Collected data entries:
++++++

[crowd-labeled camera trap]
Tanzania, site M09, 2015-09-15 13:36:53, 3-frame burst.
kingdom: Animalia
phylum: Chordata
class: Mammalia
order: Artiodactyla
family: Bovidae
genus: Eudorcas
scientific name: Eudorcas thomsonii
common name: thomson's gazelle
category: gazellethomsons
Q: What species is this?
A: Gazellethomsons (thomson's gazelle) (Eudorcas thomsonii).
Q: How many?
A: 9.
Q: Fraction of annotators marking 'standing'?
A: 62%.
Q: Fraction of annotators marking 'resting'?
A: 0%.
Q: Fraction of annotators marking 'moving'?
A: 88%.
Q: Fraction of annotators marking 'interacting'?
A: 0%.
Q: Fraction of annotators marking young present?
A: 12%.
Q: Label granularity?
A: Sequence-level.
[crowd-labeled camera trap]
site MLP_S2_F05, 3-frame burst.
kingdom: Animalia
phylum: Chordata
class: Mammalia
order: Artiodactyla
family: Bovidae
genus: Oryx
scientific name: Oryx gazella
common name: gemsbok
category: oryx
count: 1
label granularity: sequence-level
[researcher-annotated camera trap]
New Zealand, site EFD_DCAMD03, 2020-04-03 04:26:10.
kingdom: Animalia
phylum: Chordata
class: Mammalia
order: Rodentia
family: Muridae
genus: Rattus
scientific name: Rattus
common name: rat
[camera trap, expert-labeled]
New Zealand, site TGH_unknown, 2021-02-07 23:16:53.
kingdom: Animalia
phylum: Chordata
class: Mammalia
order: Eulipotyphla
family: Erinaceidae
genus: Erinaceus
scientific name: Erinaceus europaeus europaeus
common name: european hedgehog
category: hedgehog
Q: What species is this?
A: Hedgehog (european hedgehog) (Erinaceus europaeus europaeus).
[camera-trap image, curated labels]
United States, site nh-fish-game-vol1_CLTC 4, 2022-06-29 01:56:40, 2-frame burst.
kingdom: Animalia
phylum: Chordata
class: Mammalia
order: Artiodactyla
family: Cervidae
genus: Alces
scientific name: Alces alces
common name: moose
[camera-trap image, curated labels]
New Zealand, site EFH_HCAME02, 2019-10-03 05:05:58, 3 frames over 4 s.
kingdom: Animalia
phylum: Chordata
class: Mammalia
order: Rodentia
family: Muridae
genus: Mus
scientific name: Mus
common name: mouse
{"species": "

++++++

What you are asked to do >>
Reply with nothing but the count of lines in the entries above that contain "level".

Task solution >>
2